Rows of spatial question material

/---

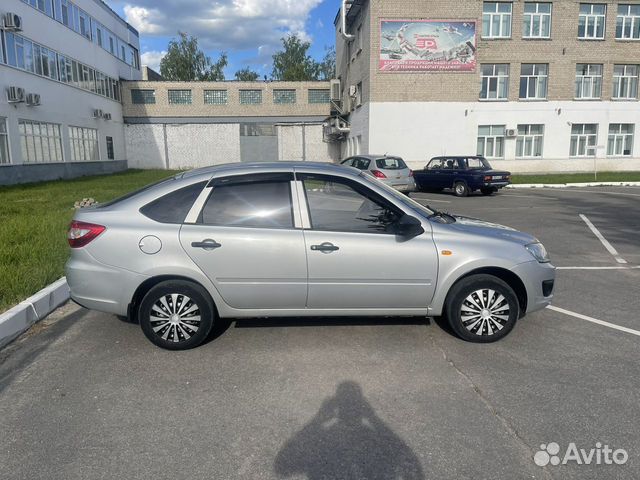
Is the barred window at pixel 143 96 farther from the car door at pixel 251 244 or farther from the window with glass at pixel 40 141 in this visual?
the car door at pixel 251 244

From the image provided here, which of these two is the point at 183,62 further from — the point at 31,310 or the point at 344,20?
the point at 31,310

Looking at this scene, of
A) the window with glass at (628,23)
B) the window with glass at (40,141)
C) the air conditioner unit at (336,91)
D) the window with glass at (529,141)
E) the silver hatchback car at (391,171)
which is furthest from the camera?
the air conditioner unit at (336,91)

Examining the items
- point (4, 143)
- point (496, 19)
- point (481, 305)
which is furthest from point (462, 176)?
point (4, 143)

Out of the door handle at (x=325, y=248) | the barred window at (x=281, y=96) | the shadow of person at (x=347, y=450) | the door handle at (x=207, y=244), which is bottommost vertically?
the shadow of person at (x=347, y=450)

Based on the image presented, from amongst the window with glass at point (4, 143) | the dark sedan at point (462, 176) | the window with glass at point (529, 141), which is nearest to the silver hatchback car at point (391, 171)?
the dark sedan at point (462, 176)

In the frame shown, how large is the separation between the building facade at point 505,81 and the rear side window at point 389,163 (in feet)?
35.8

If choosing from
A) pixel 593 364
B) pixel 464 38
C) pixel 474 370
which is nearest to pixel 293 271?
pixel 474 370

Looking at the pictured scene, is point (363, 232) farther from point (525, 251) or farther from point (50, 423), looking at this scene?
point (50, 423)

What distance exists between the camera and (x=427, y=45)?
26.6 meters

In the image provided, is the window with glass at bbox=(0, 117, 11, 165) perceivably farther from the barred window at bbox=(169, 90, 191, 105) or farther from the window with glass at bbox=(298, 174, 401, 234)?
the window with glass at bbox=(298, 174, 401, 234)

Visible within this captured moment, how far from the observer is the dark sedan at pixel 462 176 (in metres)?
18.4

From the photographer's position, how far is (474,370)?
391cm

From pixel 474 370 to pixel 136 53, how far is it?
50.3 m

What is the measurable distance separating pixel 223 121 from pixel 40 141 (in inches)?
681
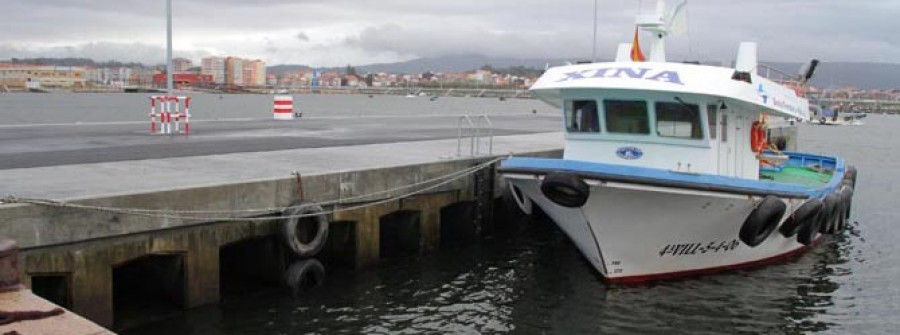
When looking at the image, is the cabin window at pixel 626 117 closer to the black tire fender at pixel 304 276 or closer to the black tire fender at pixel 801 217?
the black tire fender at pixel 801 217

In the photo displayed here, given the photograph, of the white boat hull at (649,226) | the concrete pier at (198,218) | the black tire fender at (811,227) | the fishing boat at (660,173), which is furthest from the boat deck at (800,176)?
the concrete pier at (198,218)

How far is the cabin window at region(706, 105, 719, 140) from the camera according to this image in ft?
42.8

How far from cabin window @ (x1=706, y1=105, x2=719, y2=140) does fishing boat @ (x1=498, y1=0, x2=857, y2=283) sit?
22 millimetres

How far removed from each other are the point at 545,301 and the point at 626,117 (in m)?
3.19

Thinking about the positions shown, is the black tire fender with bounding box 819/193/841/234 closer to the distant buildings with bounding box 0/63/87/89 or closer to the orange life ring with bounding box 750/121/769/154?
the orange life ring with bounding box 750/121/769/154

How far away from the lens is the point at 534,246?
1667 centimetres

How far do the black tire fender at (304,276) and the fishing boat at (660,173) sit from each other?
322 cm

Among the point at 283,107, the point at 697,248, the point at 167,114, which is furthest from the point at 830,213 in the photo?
the point at 283,107

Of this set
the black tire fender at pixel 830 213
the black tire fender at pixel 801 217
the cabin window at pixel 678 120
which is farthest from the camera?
the black tire fender at pixel 830 213

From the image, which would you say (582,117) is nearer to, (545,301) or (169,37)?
(545,301)

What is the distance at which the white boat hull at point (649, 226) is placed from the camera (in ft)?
40.3

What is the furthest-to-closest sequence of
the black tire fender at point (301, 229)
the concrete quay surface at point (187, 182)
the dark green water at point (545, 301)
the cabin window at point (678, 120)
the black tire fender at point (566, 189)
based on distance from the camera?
the cabin window at point (678, 120) → the black tire fender at point (566, 189) → the black tire fender at point (301, 229) → the dark green water at point (545, 301) → the concrete quay surface at point (187, 182)

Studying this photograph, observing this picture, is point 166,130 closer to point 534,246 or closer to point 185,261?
point 534,246

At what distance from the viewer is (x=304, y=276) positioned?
11945mm
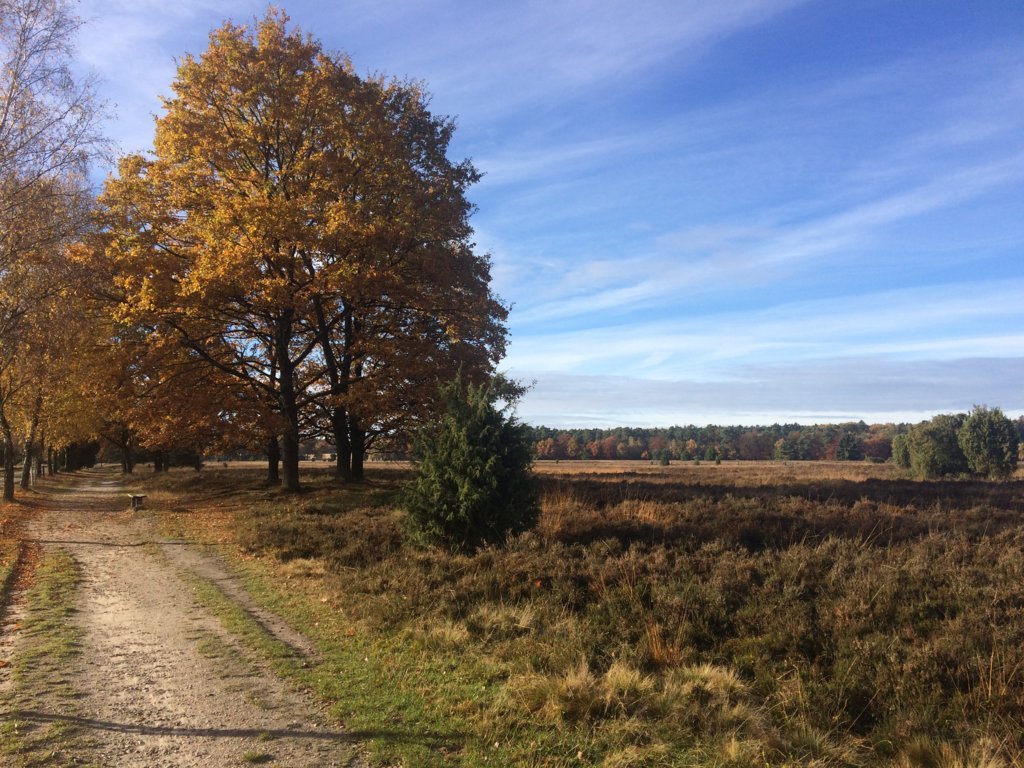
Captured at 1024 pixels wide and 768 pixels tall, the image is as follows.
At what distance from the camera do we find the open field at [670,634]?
5531 mm

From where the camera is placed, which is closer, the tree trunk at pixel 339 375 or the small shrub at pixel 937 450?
the tree trunk at pixel 339 375

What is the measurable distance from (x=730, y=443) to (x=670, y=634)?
12631 cm

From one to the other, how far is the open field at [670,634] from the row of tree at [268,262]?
6963 mm

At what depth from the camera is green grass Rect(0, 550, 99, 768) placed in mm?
4797

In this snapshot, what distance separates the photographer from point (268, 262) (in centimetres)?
1948

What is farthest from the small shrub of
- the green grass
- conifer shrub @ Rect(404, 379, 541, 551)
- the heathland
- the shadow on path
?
the green grass

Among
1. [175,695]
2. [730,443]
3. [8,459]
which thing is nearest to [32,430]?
[8,459]

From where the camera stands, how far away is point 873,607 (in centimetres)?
880

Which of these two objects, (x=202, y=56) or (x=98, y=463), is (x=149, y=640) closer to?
(x=202, y=56)

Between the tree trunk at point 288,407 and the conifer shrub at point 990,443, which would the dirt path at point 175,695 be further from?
the conifer shrub at point 990,443

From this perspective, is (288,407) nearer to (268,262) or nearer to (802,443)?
(268,262)

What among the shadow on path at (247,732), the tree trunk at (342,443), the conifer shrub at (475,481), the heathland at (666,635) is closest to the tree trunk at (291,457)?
the tree trunk at (342,443)

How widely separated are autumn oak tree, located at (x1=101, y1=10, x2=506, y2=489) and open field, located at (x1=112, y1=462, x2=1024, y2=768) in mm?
7211

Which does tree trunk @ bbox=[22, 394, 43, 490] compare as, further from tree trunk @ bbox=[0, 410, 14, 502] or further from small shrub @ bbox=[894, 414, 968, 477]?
small shrub @ bbox=[894, 414, 968, 477]
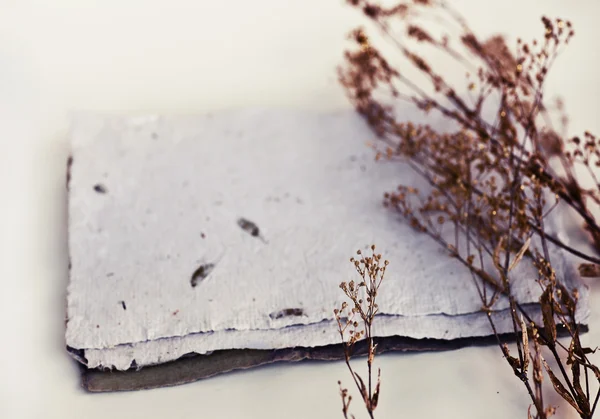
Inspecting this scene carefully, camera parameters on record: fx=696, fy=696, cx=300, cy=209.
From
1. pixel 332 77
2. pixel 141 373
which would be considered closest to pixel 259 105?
pixel 332 77

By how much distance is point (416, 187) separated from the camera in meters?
0.96

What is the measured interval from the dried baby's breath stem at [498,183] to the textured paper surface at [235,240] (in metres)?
0.03

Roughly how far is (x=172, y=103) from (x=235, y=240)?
34 centimetres

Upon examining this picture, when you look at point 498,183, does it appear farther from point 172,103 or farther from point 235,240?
point 172,103

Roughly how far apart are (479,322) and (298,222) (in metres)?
0.26

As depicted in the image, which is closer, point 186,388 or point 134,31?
point 186,388

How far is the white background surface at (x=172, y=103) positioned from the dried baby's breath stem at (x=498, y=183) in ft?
0.24

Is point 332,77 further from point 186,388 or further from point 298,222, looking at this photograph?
point 186,388

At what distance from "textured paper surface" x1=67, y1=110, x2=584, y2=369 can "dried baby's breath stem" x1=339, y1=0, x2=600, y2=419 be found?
0.03 meters

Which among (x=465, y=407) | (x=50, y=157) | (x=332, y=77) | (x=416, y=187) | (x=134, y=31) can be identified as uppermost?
(x=134, y=31)

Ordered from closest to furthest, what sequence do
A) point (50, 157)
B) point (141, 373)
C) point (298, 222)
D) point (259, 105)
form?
point (141, 373)
point (298, 222)
point (50, 157)
point (259, 105)

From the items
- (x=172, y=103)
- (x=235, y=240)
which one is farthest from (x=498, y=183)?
(x=172, y=103)

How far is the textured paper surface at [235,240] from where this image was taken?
80 centimetres

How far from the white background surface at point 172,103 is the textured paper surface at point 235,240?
0.05m
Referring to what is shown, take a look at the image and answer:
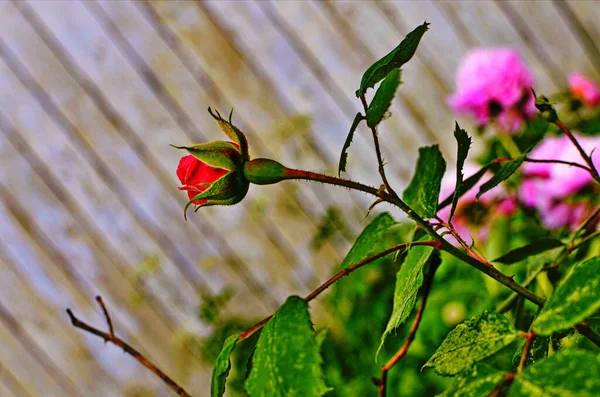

\---

:: Task to carry out ::
Reproduce the material word for word from its beginning through the line holding "26.6 meters", inclusive. Leave the pictures out.

:: Response to the exercise ::
Is the barred window at pixel 143 96 farther from the car door at pixel 251 244 or farther from the window with glass at pixel 40 141 in this visual?
the car door at pixel 251 244

From the image provided here, which of these two is the point at 183,62 further from — the point at 31,310 or the point at 344,20?
the point at 31,310

Looking at this scene, of
A) the window with glass at (628,23)
B) the window with glass at (40,141)
C) the air conditioner unit at (336,91)
D) the window with glass at (529,141)
E) the silver hatchback car at (391,171)
which is furthest from the camera?
the air conditioner unit at (336,91)

Examining the items
- point (4, 143)
- point (496, 19)
- point (481, 305)
which is furthest from point (462, 176)?
point (4, 143)

Out of the door handle at (x=325, y=248) | the barred window at (x=281, y=96) | the shadow of person at (x=347, y=450) | the door handle at (x=207, y=244), which is bottommost vertically?
the shadow of person at (x=347, y=450)

Based on the image presented, from amongst the window with glass at point (4, 143) | the dark sedan at point (462, 176) | the window with glass at point (529, 141), which is nearest to the silver hatchback car at point (391, 171)?
the dark sedan at point (462, 176)

In the frame shown, how large is the separation between the building facade at point 505,81 and the rear side window at point 389,163 (in feet)?
35.8

If choosing from
A) pixel 593 364
B) pixel 464 38
C) pixel 474 370
which is nearest to pixel 293 271?
pixel 474 370

Looking at the pictured scene, is point (363, 232) farther from point (525, 251) or farther from point (50, 423), looking at this scene?
point (50, 423)

What distance exists between the camera and (x=427, y=45)?
26.6 meters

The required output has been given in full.